(Scene-based reasoning records)
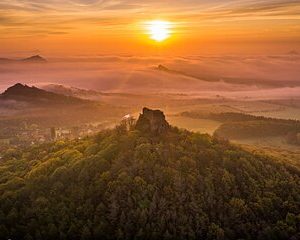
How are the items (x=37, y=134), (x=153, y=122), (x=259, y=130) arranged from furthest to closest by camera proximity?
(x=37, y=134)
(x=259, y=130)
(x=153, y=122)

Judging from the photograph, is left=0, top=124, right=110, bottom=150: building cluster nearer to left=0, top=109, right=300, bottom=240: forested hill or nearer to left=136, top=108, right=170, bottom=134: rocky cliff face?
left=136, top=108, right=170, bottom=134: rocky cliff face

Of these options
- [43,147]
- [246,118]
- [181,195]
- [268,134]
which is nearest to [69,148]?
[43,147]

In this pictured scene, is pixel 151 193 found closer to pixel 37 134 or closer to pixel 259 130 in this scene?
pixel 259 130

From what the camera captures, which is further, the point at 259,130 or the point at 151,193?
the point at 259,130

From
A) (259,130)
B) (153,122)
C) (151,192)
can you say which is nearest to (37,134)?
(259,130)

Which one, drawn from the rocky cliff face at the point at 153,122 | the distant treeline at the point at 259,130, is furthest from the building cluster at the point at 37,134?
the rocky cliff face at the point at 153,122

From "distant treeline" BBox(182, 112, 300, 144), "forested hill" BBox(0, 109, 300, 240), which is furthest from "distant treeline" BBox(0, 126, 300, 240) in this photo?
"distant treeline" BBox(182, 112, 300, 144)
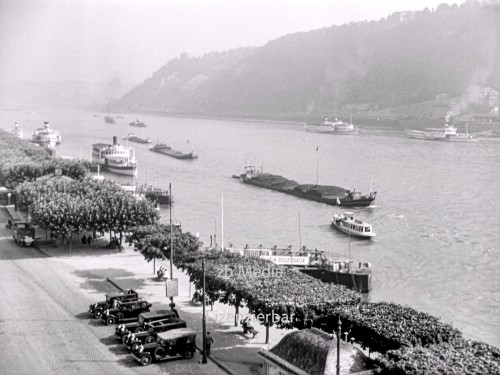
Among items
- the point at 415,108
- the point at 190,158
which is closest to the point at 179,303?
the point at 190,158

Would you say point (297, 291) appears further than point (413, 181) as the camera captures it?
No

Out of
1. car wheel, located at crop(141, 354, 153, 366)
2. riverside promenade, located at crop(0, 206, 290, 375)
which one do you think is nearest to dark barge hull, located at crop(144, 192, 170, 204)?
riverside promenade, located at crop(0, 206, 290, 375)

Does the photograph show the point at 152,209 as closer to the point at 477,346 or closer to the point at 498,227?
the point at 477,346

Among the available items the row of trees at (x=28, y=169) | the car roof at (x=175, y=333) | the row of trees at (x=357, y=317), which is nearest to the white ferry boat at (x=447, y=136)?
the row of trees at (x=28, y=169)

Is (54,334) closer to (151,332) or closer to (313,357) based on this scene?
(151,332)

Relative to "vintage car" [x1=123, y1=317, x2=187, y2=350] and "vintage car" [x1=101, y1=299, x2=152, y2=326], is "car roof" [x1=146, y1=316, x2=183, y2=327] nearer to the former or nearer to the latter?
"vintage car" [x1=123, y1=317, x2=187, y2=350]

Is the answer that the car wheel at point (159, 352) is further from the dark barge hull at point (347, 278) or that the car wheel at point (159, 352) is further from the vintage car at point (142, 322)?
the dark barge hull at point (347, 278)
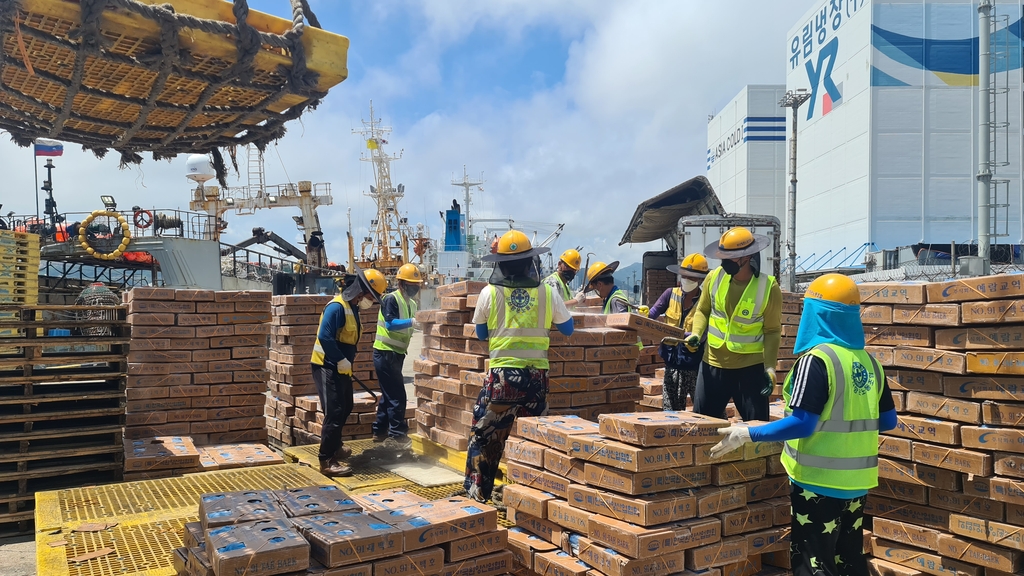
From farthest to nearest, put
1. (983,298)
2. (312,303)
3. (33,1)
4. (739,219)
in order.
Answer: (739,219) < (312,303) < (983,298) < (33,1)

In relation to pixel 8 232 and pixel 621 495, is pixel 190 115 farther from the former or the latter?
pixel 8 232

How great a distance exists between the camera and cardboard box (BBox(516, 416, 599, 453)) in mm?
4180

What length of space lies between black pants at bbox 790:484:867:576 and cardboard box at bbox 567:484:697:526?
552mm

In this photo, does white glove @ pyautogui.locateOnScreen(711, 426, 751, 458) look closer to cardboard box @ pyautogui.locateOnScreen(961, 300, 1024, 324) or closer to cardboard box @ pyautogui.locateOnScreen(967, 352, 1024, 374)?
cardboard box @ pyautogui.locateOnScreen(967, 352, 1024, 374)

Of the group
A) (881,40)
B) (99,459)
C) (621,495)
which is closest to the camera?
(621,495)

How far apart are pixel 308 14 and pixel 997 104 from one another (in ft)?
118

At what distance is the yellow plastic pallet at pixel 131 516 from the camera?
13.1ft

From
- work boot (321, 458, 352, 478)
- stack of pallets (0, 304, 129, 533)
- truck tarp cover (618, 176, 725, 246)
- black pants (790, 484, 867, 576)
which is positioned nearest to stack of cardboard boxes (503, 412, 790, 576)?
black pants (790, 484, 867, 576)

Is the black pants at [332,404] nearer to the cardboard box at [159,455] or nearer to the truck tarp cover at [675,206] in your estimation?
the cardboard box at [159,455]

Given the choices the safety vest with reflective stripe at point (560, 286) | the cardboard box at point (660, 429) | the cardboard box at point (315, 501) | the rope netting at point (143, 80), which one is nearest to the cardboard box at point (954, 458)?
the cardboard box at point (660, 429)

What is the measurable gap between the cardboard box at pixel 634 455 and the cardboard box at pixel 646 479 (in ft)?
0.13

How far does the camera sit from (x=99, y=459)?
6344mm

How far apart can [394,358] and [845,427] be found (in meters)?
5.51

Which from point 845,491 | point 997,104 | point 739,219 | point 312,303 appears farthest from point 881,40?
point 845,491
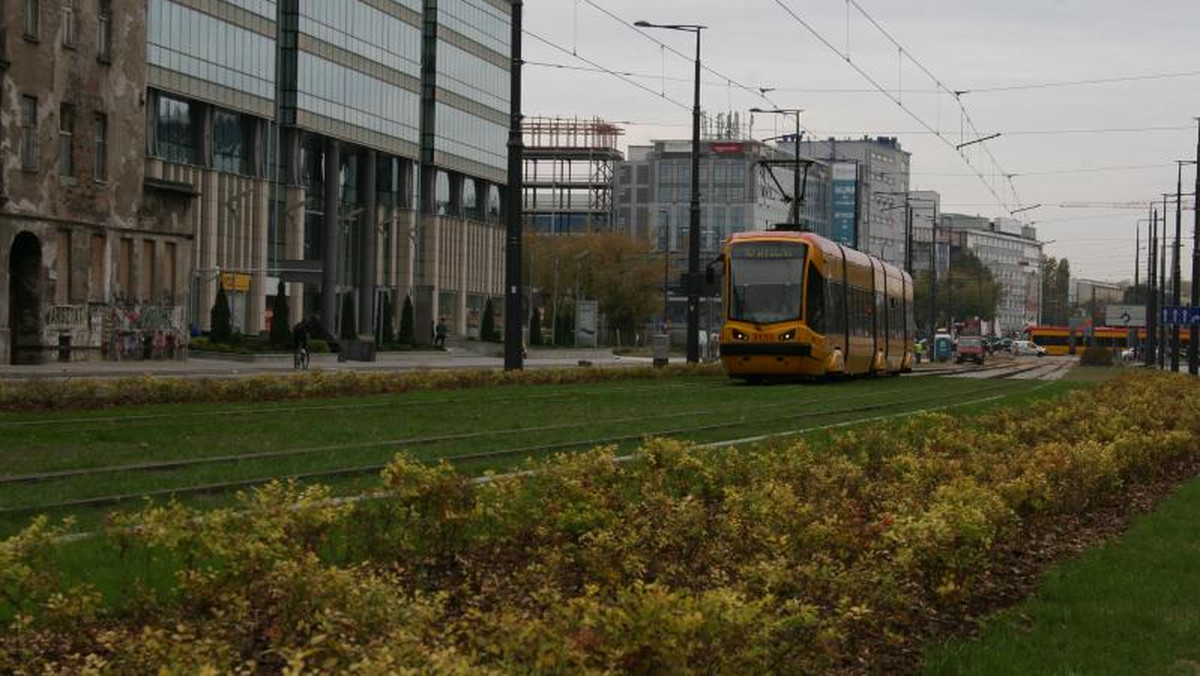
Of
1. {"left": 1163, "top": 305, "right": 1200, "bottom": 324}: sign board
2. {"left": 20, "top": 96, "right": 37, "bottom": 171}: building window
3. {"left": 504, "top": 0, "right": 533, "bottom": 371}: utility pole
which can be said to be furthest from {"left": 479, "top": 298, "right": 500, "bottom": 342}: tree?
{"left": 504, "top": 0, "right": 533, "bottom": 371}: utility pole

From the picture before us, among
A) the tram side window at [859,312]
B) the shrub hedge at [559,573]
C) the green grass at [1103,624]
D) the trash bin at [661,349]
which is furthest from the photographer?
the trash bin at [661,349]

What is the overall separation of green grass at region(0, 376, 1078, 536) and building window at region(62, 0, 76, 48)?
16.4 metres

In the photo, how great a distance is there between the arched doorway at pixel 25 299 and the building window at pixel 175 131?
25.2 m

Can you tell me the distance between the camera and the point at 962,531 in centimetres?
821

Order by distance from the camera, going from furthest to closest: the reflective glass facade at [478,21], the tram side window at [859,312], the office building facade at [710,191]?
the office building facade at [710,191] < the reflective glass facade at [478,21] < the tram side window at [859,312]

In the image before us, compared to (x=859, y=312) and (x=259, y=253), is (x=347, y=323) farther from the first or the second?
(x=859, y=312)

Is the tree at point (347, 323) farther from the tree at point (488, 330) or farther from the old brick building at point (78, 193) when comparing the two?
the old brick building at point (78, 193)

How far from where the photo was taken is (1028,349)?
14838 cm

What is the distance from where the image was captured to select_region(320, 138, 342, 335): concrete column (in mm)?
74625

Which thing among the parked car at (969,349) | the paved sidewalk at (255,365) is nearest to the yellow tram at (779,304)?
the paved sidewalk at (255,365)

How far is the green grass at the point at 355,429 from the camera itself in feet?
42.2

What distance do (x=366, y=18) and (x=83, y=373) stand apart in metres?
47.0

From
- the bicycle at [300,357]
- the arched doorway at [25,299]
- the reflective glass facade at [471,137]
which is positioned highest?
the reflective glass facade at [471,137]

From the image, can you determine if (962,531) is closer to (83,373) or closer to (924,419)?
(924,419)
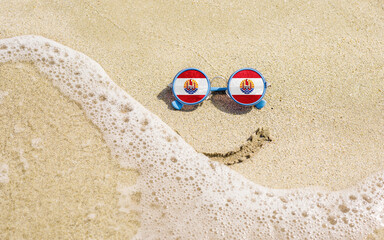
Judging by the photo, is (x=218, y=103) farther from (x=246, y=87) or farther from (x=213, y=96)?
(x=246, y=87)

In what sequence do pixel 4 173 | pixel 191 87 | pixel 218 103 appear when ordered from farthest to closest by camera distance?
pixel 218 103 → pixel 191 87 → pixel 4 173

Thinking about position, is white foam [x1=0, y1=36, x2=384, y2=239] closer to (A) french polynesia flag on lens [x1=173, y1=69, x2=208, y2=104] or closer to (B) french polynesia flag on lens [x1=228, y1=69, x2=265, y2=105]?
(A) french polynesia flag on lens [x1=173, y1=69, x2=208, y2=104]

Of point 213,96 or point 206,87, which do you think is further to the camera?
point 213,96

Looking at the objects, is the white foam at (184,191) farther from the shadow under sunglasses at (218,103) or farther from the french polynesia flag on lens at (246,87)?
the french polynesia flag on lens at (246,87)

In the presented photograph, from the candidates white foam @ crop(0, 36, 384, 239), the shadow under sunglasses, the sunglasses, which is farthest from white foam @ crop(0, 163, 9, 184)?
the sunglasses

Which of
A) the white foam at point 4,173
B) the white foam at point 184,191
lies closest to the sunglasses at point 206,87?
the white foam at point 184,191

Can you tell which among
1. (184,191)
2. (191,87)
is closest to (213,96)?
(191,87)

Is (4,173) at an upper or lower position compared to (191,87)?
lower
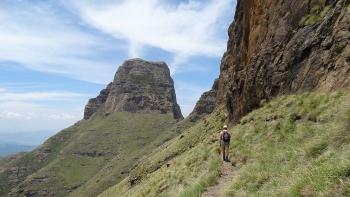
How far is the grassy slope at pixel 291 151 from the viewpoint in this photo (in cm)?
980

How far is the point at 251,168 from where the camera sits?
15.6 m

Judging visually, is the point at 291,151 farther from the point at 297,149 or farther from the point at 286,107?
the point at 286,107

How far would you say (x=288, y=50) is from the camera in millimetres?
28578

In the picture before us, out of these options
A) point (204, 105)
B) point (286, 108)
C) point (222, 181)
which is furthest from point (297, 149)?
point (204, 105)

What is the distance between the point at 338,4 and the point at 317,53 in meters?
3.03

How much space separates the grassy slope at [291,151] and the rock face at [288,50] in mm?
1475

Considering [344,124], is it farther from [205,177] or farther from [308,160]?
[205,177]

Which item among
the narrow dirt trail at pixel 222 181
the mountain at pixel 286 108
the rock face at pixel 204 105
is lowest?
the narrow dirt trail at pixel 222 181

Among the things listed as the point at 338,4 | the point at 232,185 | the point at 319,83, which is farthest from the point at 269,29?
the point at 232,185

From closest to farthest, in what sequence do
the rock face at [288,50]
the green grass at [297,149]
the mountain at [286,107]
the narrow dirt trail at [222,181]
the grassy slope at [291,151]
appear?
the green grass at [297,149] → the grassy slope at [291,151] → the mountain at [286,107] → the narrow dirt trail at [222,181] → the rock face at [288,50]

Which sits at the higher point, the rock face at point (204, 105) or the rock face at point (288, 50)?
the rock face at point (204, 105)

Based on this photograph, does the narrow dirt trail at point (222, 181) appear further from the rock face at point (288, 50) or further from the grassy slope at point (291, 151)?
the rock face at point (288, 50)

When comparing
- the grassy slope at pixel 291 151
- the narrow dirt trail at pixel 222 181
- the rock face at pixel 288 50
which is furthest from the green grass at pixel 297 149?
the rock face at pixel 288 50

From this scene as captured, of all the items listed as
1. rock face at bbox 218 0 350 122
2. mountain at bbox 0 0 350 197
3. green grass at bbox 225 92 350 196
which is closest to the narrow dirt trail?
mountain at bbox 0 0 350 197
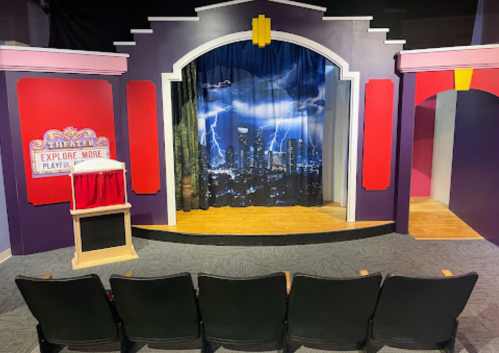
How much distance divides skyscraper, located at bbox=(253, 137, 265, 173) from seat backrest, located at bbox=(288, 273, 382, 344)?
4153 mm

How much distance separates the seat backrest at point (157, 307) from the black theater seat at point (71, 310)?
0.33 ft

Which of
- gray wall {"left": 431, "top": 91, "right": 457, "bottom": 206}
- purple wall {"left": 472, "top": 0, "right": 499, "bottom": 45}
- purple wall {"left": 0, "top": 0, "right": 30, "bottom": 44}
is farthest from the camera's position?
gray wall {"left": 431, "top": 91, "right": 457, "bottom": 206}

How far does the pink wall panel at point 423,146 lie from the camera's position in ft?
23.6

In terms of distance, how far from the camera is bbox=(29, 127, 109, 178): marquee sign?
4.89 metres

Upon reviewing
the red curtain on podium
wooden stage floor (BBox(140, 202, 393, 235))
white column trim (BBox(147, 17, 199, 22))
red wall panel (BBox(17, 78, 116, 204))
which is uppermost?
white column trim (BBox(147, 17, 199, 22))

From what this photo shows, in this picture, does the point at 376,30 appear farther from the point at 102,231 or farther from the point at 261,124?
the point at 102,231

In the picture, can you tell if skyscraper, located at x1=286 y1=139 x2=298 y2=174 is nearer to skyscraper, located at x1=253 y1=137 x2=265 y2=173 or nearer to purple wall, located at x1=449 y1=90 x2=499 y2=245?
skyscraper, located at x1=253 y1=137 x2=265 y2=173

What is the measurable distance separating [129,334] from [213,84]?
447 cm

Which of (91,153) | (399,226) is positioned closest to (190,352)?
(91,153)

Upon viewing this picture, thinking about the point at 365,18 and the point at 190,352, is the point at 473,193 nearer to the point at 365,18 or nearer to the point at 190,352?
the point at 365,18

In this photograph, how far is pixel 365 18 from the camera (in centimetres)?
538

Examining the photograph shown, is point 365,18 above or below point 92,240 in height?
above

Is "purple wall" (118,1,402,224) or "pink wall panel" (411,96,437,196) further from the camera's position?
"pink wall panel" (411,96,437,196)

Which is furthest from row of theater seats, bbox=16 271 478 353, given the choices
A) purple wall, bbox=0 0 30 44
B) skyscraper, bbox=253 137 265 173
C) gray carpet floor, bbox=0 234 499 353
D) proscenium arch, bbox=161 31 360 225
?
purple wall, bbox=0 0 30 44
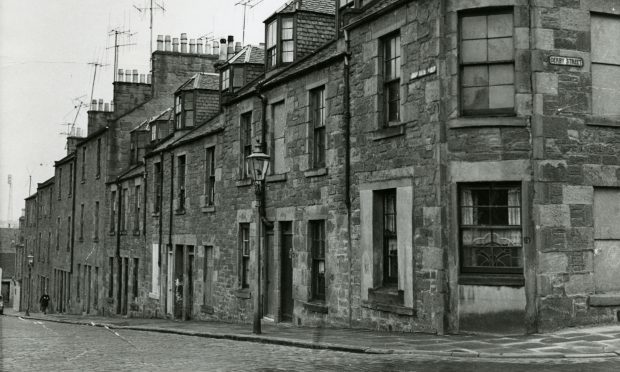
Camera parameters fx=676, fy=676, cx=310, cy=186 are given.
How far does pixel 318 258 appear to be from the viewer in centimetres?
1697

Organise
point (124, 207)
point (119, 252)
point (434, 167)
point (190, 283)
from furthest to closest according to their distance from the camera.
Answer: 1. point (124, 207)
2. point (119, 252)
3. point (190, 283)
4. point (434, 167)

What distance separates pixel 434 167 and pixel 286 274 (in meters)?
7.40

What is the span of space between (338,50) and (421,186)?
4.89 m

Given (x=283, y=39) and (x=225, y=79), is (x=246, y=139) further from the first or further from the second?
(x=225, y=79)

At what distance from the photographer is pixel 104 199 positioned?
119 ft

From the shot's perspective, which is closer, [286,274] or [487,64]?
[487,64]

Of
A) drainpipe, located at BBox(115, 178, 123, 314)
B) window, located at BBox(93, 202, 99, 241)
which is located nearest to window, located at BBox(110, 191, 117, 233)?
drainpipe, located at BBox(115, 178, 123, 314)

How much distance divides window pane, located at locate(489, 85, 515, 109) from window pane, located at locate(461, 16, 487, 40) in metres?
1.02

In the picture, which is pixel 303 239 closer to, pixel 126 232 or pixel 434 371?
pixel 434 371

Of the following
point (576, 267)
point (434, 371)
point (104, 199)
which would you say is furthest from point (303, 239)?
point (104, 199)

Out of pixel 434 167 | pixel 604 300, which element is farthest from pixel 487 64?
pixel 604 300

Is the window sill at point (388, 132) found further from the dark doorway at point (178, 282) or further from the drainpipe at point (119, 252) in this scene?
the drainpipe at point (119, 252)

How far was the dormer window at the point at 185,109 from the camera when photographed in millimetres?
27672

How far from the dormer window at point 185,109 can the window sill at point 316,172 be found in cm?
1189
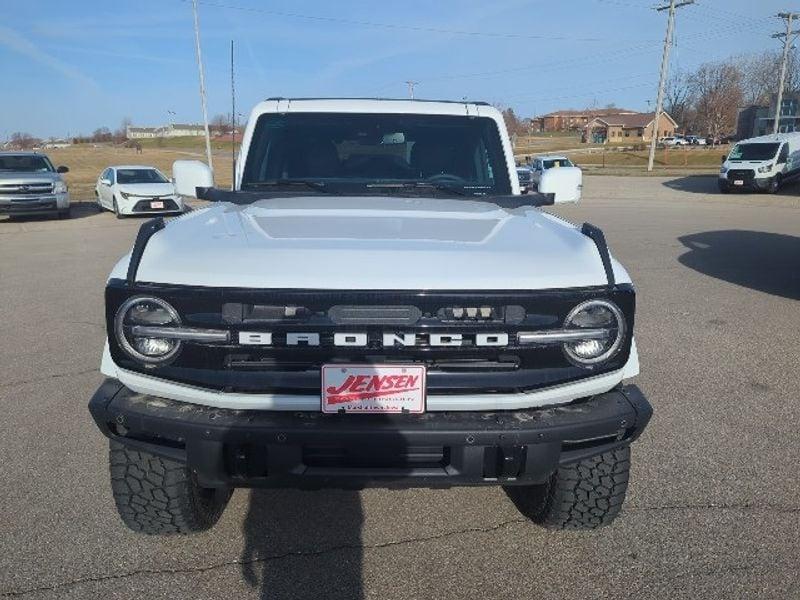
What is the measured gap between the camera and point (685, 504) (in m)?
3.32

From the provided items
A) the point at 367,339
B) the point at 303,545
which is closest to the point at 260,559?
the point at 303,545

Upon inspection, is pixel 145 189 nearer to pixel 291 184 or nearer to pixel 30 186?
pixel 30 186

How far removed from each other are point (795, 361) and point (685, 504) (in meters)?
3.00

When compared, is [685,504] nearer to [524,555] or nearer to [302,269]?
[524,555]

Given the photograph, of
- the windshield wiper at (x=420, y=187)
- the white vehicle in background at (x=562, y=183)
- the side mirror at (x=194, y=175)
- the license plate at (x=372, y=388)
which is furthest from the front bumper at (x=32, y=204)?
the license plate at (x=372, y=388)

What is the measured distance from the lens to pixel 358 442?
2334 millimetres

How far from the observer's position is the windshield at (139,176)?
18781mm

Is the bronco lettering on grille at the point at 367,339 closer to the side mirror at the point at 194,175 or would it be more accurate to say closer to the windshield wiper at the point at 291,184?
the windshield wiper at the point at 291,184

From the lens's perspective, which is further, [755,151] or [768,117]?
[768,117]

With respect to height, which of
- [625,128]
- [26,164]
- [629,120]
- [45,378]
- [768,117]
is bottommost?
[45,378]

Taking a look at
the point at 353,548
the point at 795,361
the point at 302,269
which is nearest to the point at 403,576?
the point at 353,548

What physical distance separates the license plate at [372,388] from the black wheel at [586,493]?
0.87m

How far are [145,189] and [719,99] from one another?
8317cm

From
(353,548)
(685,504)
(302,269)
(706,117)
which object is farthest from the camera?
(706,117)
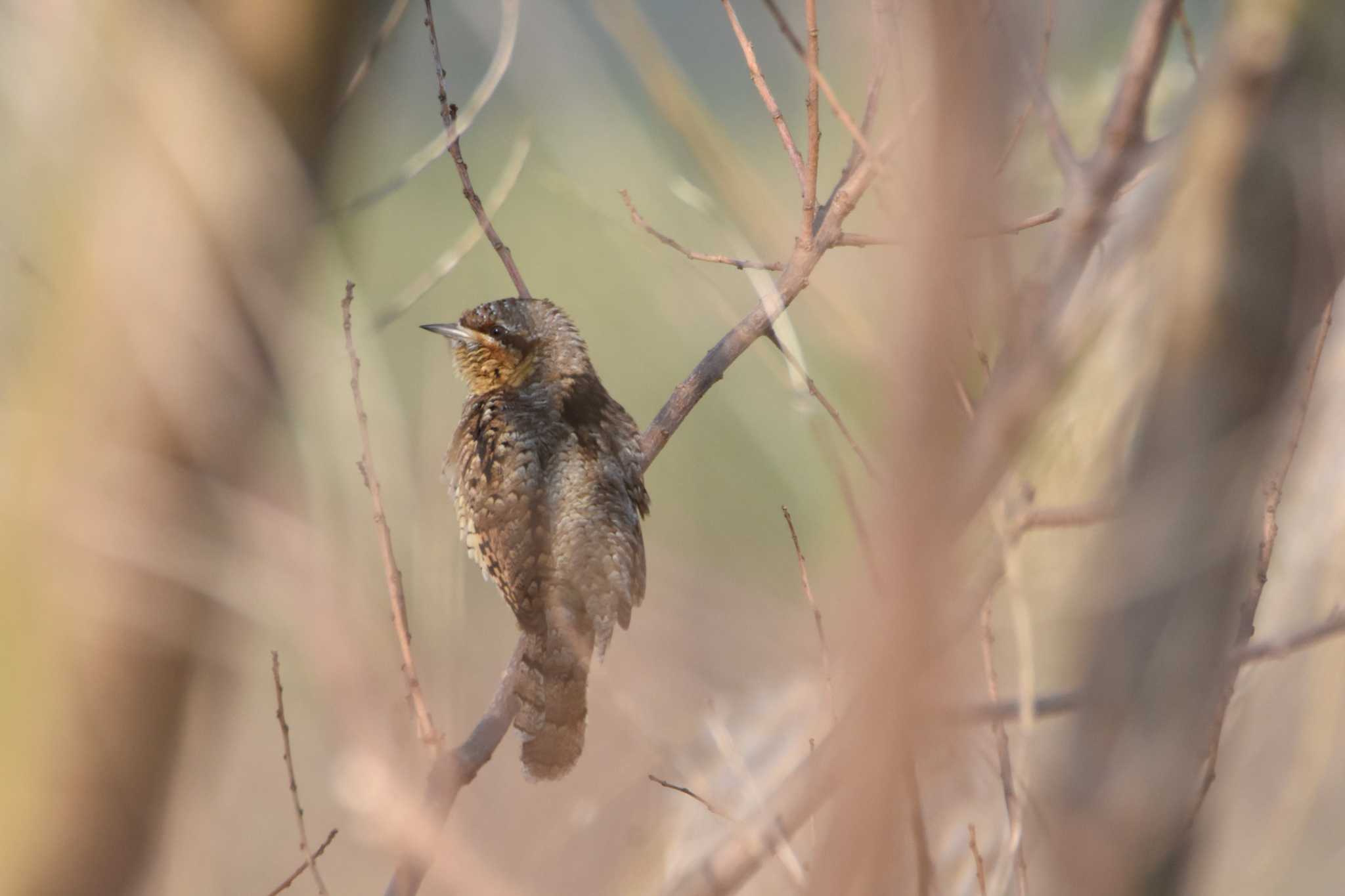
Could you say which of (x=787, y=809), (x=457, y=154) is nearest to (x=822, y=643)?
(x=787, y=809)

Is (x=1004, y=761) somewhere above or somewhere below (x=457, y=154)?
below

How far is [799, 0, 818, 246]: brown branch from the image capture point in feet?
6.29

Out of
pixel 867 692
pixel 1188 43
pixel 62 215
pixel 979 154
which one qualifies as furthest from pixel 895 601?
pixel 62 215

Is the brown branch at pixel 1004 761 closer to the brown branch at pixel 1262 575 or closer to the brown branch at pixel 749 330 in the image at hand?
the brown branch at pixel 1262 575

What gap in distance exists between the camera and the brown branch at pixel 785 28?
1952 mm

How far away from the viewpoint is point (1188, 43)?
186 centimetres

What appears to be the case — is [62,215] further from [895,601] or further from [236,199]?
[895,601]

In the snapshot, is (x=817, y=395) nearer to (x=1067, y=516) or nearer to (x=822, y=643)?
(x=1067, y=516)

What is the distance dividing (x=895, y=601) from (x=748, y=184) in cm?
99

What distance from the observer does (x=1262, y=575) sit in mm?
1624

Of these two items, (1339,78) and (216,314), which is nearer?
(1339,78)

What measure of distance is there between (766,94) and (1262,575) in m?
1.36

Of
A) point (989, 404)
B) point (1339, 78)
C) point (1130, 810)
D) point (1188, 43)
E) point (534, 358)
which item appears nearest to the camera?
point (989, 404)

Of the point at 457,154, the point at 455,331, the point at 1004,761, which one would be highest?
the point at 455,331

**What you are asked to do:**
Repeat, without change, each line of the data above from the one that contains "In the snapshot, is" through the final line, counting both.

**Task solution:**
In the snapshot, is (x=817, y=395) nearer to (x=1067, y=516) or nearer to (x=822, y=643)?
(x=1067, y=516)

What is the distance dividing (x=895, y=601) from (x=748, y=184) in cm?
99

What distance from the observer does (x=1262, y=575) sit in mm?
1624

Of these two items, (1339,78) and (216,314), which is nearer?
(1339,78)

What measure of distance is there between (766,94) and (1262,575) in m?
1.36

Of
A) point (989, 404)
B) point (1339, 78)
C) point (1130, 810)
D) point (1188, 43)
E) point (534, 358)
which item appears nearest to the camera?
point (989, 404)

Of the point at 457,154, the point at 455,331, the point at 1004,761, which one would be highest?
the point at 455,331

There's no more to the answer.